Immunomodulating activities of ethylene-2,2'-bis(dithio)bis(ethanol) and related compounds. Effects on murine lymphocyte proliferation and functions in vitro
Int J Immunopharmacol 1985;7(1):129-40.PMID:2581905DOI:10.1016/0192-0561(85)90018-9.
HEDS (2-hydroxyethyl disulfide) and structurally related compounds were found to affect lymphocyte proliferation and functions in vitro. HEDS, and ADA 202-718 (ethylene-2-2'-bis(dithio)bis(ethanol], were shown to stimulate the proliferation of murine spleen cells.
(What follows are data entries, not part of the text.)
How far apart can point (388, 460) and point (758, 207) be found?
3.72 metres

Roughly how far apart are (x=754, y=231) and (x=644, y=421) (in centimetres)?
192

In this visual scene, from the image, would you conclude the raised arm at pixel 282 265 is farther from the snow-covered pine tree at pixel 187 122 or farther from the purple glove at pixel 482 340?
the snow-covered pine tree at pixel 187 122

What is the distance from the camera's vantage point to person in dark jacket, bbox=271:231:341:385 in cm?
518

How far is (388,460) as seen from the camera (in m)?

The growth of populations of murine T-cells (thymocytes) was not stimulated. HEDS and ADA 202-718 enhanced the allogeneic response in the mixed lymphocyte reaction and stimulated the formation of antibody producing cells in a primary humoral immune response. A similar stimulatory effect was observed in a secondary humoral response towards a T-cell specific antigen, DNP-keyhole limpet hemocyanine. Neither ADA 202-718 nor HEDS exhibited gamma-interferon inducing ability, when tested on quiescent Balb/c spleen cell cultures in absence of antigen. However, HEDS, and especially ADA 202-718 potentiated the allogen-induced gamma-interferon production and release in the mixed lymphocyte reaction. Both HEDS and ADA 202-718 seemed to induce or stimulate the release of an interleukin-1-like activity as well as interleukin-2 in Balb/c spleen cells. No obvious effect, however, was seen with either compound on maturation or immune-phagocytic activity of bone-marrow derived macrophages.